**Aufgabenstellung**. Welcher Film ist laut dem Textauszug bisher der einzige kommerziell erfolgreiche Kinohit des Regisseurs Nichols?

Trotz Shannons herausragenden Schauspielleistungen und den positiven Kritiken, die Nichols Filme ernteten, ist Mud bisher der einzige kommerziell erfolgreiche Kinohit des Regisseurs. Nichols hofft offensichtlich, dass Loving, ein stilles Drama, das genau recht zur Filmpreissaison kommt und von nicht allzu prominenten Leuten handelt, daran etwas ändern kann. Zwar weiß er noch nicht, was als Nächstes kommt, doch er verrät mir, er würde gern auf einer größeren Leinwand arbeiten—ohne seine eigenen Vorstellungen aufzugeben. "Ich möchte einen großen, kommerziellen Film drehen", sagt er, als sich unser Treffen dem Ende zuneigt. "Vielleicht gehe ich daran zugrunde. Aber ich will wenigstens einen Film drehen, der Teil des Zeitgeists wird."

Gerade als unser Gespräch sich in hochgeistige Gefilde aufschwingt, taucht Michael Shannon im Hotelzimmer auf, in fast kniehohen blauen Strümpfen, Turnschuhen und Bermudashorts. "Für wen ist das Filmemachen schwieriger, für den Hinterwäldler oder das Landei?", bellt er Nichols zu, was das Interview zu einem abrupten Ende bringt. Eine Publizistin taucht hinter ihm auf, um mich wissen zu lassen, dass meine Zeit um ist, doch Shannon hat das schon erledigt. Er hat selbst vor, ein Interview zu machen. Nichols lacht und die beiden fangen an herumzualbern. Shannons erste Frage bleibt unbeantwortet, doch das scheint ihn nicht zu stören.

**Material**.
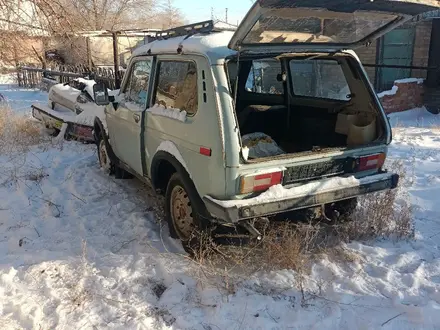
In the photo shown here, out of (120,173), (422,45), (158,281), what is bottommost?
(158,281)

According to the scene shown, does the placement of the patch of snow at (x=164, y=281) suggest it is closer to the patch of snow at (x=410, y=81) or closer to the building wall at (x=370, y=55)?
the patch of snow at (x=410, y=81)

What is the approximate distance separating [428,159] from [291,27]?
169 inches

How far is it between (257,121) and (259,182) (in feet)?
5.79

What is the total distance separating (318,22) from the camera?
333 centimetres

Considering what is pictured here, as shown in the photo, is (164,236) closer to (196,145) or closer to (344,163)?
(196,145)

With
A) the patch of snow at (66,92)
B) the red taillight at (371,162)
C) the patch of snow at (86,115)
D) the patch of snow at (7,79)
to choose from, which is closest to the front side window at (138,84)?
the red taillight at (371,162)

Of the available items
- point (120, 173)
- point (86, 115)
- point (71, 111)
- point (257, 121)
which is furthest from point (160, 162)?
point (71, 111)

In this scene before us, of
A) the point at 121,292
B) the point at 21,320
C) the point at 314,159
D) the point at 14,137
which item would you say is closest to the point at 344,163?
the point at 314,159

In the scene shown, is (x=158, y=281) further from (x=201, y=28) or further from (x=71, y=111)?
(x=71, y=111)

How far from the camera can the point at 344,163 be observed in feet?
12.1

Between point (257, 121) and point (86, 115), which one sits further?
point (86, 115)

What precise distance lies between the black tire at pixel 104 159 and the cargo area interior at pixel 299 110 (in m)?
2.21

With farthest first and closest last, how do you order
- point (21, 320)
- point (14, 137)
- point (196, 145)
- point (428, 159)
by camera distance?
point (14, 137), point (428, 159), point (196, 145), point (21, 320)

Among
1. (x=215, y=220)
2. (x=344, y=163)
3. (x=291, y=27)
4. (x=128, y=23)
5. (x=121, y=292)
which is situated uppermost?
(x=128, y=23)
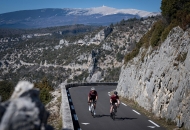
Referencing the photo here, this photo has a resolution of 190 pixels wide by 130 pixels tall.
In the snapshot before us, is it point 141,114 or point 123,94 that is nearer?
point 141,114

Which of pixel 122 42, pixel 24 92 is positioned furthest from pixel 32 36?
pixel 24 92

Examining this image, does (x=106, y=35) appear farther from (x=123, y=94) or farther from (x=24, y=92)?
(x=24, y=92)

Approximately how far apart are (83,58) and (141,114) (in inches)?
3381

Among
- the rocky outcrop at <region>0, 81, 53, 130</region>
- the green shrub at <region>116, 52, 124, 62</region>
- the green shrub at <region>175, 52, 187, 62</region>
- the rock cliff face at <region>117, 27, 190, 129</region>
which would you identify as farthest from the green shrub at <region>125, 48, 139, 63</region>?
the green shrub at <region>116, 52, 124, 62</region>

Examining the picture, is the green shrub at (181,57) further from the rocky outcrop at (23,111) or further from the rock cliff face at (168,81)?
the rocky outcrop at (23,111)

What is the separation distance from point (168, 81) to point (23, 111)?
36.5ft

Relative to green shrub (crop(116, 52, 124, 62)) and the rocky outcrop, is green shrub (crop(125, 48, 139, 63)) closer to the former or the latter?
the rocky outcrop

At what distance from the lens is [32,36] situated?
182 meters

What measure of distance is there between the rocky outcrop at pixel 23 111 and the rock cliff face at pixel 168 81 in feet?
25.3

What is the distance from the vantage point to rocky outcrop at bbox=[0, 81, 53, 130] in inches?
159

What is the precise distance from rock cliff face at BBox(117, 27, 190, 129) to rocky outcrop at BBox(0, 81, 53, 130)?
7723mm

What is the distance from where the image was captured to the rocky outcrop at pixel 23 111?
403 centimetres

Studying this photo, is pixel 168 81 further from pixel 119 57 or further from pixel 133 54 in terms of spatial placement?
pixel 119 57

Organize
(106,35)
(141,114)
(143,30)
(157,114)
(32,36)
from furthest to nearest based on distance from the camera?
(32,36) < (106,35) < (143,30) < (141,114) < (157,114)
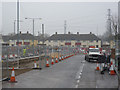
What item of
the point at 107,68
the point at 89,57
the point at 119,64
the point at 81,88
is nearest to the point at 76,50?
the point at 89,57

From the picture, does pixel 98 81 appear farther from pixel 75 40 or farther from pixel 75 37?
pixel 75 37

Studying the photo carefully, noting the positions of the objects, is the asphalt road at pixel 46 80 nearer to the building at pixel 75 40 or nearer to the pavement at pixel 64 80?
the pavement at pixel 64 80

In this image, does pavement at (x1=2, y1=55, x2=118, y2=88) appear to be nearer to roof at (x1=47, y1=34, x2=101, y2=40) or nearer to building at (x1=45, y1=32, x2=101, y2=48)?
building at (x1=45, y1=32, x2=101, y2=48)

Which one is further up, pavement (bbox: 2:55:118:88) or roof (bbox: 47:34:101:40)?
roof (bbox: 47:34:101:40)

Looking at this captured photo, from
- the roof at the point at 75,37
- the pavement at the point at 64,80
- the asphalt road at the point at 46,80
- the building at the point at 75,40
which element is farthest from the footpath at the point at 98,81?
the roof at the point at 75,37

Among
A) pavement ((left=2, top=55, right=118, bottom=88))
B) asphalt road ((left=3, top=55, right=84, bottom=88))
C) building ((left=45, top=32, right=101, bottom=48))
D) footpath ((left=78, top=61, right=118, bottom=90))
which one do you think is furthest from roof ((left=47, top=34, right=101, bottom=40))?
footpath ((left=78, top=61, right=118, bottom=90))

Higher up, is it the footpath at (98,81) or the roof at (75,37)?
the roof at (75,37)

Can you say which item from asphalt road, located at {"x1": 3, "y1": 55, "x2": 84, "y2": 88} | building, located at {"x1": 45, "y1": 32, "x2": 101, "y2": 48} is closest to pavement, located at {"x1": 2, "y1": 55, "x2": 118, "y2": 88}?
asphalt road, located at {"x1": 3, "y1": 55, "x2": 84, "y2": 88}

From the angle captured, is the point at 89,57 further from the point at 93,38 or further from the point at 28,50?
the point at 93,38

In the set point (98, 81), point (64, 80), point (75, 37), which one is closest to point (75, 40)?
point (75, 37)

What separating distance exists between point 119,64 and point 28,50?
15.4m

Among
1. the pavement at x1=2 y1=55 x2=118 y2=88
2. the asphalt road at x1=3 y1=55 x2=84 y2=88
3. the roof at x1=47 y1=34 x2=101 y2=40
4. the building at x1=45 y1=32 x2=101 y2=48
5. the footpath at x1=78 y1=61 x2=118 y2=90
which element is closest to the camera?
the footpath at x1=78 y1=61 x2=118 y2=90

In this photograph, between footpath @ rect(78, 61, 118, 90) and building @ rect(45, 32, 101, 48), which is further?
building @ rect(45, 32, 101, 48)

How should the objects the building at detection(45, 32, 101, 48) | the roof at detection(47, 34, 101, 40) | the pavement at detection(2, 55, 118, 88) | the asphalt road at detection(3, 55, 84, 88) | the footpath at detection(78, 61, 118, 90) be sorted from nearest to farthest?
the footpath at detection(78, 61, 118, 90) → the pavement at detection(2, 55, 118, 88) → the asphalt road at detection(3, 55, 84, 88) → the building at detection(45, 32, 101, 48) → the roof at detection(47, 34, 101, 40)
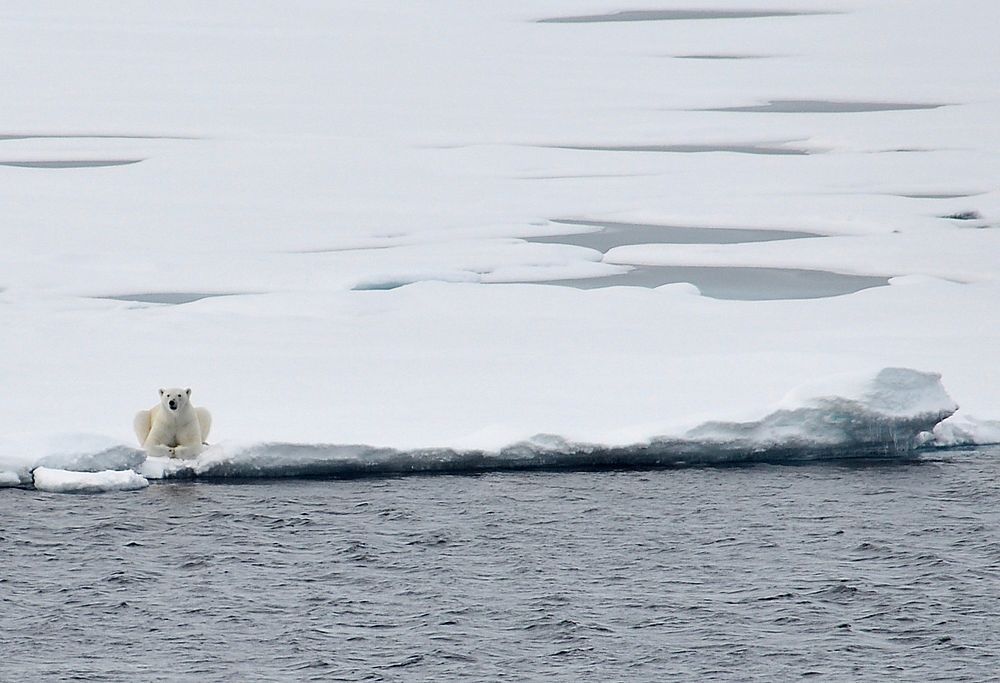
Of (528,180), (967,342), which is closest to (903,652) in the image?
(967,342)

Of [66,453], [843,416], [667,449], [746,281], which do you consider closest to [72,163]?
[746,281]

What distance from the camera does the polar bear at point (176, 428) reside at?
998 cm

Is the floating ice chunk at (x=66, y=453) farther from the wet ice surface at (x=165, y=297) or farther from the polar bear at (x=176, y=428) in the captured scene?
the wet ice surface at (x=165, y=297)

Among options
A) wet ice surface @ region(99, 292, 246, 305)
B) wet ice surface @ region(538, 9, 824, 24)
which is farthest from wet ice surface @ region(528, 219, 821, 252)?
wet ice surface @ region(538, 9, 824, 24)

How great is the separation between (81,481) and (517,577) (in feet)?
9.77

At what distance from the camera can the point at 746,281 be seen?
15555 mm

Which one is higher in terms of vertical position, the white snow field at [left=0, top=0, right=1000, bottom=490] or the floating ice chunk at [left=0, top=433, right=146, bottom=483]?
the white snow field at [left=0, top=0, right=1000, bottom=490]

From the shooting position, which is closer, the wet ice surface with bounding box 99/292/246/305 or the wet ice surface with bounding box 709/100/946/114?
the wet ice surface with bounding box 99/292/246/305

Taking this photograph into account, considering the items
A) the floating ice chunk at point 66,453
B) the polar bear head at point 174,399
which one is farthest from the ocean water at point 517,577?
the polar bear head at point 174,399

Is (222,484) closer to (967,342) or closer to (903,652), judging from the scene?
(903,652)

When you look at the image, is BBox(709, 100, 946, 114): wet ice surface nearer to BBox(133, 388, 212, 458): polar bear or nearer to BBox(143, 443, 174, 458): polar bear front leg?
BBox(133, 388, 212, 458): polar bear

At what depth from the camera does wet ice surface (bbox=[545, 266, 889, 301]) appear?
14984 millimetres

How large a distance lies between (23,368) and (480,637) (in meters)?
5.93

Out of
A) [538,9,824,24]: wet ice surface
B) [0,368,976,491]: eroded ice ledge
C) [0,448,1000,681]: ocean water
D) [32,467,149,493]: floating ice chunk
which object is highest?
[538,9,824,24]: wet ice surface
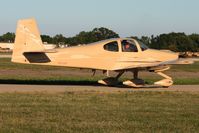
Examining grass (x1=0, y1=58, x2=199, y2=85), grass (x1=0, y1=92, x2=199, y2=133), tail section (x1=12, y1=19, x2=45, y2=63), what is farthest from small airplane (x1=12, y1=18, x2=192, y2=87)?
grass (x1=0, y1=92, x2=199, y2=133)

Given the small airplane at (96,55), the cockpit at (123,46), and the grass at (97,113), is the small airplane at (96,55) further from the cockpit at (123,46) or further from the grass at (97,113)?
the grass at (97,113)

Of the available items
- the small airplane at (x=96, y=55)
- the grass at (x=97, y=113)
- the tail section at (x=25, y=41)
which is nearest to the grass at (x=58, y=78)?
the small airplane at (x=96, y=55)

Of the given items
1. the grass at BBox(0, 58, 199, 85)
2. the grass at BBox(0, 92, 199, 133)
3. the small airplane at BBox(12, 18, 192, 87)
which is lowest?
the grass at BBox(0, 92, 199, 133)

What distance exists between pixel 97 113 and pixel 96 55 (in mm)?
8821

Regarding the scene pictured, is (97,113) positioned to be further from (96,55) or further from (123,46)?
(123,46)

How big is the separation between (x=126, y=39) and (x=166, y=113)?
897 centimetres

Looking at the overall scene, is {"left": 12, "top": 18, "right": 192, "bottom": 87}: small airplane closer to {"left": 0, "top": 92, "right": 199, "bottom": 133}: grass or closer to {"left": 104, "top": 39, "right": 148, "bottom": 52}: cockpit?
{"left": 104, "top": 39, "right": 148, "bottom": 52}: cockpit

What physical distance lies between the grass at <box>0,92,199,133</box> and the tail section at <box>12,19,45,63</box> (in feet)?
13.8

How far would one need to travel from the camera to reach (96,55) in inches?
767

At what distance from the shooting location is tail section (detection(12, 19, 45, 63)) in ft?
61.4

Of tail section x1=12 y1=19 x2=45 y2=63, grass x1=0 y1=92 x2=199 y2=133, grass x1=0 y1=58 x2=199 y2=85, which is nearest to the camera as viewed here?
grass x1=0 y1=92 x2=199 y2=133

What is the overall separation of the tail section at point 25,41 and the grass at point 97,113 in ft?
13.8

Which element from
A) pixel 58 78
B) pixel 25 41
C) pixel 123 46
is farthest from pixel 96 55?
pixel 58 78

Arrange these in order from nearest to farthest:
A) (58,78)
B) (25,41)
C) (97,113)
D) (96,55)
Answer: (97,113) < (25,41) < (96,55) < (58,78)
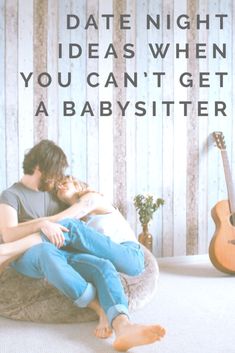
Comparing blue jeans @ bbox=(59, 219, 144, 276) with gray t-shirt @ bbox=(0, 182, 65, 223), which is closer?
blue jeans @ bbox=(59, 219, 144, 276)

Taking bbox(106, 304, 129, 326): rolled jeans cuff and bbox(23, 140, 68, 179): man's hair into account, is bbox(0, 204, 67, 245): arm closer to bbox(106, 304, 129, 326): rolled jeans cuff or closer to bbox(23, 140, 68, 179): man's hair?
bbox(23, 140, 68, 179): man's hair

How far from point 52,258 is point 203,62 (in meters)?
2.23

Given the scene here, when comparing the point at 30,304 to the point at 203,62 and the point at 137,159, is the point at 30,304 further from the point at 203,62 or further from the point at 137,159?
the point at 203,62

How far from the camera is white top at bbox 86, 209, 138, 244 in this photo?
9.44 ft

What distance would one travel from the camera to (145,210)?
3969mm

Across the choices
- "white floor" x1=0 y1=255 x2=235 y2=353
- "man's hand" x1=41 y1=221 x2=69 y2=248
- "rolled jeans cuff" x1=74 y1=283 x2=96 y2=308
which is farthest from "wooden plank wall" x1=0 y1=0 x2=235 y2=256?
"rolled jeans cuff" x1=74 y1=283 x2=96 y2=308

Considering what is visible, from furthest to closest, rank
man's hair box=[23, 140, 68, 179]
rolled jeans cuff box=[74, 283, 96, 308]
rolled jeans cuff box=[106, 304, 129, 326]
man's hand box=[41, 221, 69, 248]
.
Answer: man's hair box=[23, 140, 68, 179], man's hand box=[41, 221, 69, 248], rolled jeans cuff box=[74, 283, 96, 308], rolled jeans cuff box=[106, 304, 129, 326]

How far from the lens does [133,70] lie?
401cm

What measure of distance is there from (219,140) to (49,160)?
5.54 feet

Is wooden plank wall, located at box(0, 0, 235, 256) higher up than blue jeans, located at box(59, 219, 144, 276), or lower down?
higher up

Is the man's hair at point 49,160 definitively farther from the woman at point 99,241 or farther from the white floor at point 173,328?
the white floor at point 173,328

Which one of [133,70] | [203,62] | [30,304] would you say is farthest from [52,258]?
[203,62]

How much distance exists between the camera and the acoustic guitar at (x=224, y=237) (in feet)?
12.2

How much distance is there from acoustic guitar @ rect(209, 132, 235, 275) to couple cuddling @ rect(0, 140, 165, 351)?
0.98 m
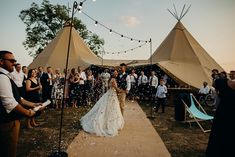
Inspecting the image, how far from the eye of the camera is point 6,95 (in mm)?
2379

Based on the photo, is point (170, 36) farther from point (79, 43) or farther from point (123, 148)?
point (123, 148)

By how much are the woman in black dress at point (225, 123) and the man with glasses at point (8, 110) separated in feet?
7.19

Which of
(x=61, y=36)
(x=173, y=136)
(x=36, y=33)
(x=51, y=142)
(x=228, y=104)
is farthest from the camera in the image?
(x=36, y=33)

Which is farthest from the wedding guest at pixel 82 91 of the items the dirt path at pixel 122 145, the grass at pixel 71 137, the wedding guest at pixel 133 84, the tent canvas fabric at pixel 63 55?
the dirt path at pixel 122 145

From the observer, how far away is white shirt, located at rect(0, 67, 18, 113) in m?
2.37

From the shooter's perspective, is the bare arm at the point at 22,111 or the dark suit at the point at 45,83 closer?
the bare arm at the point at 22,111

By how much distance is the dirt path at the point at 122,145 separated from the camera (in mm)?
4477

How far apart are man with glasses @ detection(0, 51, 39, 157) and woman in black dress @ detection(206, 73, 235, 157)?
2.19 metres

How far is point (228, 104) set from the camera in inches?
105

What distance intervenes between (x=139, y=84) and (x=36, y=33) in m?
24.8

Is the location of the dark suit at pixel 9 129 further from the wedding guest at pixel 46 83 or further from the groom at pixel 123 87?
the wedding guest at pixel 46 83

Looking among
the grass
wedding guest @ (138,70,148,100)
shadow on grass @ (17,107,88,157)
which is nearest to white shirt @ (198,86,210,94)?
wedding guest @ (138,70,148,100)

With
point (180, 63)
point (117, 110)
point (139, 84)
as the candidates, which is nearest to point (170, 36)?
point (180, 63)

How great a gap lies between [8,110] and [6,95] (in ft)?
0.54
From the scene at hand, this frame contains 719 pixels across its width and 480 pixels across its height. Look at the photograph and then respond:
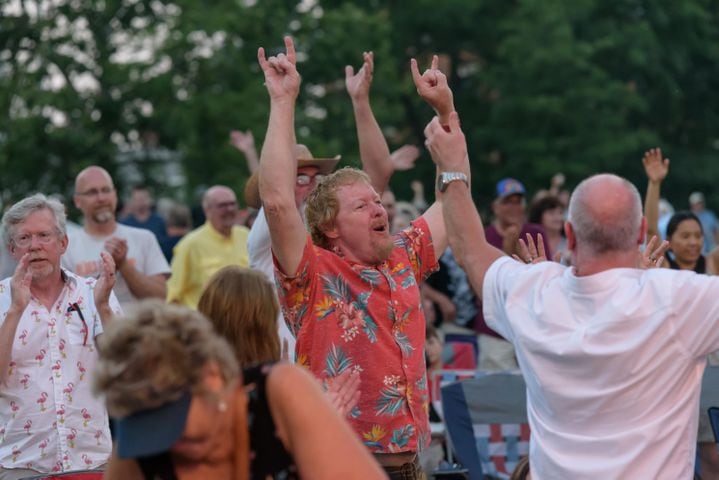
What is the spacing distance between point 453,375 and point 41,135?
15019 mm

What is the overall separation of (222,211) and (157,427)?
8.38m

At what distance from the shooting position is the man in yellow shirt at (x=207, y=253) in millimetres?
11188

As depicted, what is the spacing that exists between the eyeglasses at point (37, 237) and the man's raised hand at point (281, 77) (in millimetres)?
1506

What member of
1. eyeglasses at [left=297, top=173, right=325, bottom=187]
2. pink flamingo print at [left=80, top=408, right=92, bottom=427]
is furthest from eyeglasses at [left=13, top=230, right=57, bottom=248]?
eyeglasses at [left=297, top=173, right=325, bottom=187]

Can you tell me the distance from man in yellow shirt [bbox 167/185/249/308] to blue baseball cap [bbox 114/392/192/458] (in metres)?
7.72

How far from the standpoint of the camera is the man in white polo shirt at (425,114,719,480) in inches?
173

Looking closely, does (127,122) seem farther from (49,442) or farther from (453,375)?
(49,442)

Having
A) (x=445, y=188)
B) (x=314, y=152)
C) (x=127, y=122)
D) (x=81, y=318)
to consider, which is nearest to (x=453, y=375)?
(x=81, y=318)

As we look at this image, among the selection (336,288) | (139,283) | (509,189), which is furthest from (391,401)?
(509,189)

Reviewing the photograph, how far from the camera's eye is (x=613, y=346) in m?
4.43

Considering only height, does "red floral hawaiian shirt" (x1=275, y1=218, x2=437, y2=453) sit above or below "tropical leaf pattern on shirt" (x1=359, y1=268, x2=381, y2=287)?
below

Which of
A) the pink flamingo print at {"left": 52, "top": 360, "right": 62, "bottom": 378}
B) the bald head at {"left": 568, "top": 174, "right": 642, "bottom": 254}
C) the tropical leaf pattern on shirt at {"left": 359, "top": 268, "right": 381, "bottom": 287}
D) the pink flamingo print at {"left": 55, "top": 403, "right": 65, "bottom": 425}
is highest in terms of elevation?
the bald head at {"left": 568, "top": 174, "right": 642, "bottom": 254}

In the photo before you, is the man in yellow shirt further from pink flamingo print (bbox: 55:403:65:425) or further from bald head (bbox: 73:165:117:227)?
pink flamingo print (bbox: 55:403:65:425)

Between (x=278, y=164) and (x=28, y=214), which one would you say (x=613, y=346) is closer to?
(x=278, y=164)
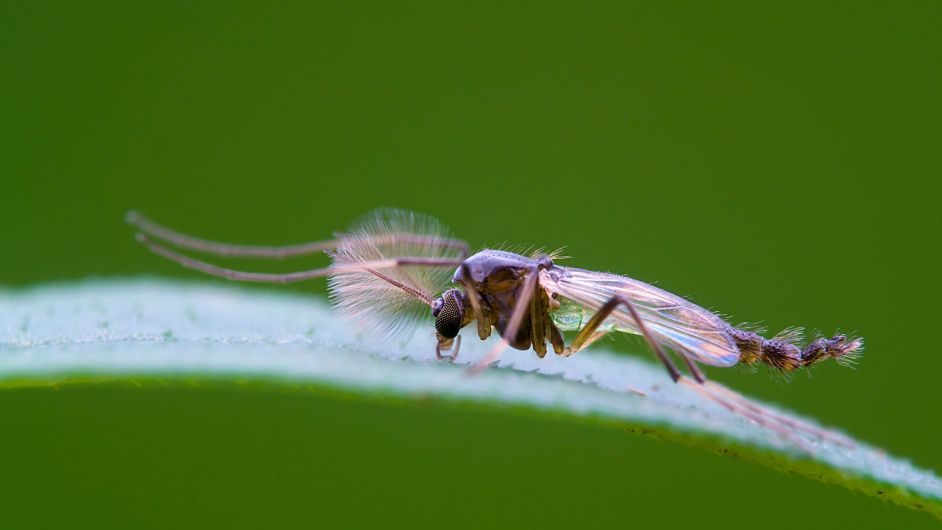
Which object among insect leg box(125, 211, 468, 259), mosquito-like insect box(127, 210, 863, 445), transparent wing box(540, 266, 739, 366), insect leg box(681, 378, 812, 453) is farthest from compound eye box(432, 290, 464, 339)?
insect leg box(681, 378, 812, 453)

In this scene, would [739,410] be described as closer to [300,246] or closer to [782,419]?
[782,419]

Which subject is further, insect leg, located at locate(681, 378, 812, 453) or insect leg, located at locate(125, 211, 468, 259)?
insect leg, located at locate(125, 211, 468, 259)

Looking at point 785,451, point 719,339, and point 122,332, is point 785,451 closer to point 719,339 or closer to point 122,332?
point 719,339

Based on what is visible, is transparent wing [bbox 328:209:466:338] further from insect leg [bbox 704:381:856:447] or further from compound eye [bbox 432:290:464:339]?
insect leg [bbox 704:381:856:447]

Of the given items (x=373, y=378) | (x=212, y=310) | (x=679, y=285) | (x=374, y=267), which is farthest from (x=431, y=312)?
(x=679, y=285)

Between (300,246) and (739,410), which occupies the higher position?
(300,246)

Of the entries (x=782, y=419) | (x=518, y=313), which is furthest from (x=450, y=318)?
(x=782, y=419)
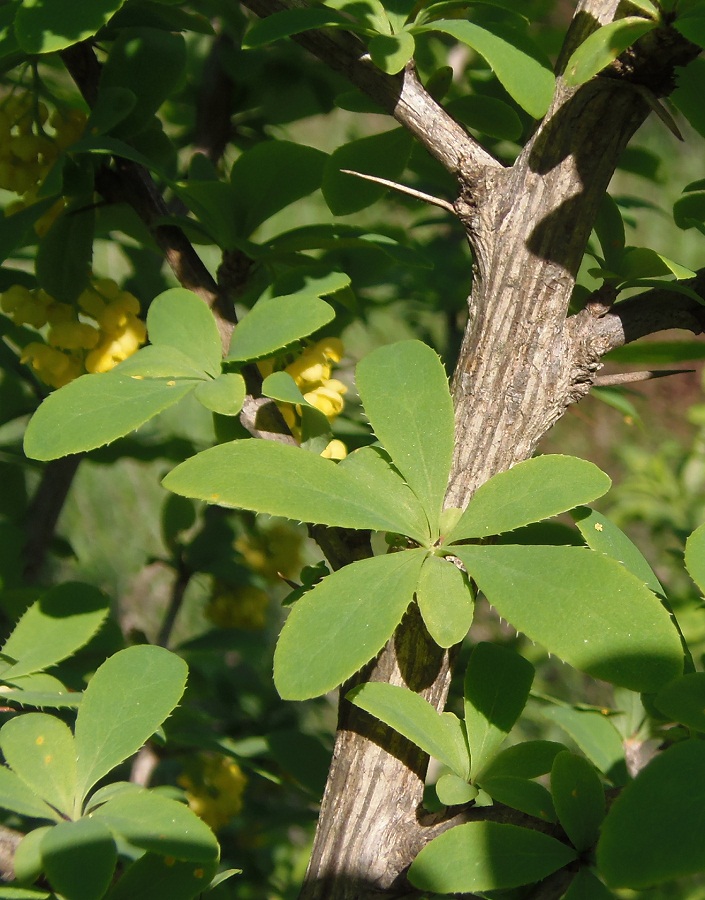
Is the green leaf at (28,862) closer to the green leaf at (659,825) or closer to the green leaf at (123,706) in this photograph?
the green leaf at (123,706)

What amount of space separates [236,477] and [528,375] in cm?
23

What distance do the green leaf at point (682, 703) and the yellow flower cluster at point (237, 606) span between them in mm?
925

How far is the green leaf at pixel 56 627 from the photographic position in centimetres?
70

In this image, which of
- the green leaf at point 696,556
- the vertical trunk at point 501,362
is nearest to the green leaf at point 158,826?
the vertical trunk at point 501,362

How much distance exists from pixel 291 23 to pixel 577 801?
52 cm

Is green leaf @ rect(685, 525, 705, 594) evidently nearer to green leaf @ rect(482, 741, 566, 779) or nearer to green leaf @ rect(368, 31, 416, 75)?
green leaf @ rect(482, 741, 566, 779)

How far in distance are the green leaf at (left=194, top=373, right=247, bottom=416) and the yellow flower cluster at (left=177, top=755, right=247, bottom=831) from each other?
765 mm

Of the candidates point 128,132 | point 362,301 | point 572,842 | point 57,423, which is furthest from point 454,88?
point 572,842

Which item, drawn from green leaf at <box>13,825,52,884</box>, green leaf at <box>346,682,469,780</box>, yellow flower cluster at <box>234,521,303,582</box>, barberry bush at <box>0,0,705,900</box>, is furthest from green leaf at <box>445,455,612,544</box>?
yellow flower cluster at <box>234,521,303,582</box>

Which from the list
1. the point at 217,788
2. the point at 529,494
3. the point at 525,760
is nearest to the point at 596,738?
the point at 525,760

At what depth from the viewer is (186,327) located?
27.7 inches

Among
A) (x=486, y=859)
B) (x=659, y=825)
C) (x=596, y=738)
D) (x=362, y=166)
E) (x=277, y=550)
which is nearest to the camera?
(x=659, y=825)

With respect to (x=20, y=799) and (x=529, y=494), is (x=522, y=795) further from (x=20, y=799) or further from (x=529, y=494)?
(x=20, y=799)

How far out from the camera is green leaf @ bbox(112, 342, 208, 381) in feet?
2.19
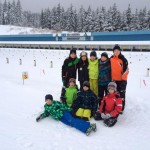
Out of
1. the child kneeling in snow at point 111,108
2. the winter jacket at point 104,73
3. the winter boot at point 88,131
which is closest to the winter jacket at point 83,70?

**Lösung**. Mud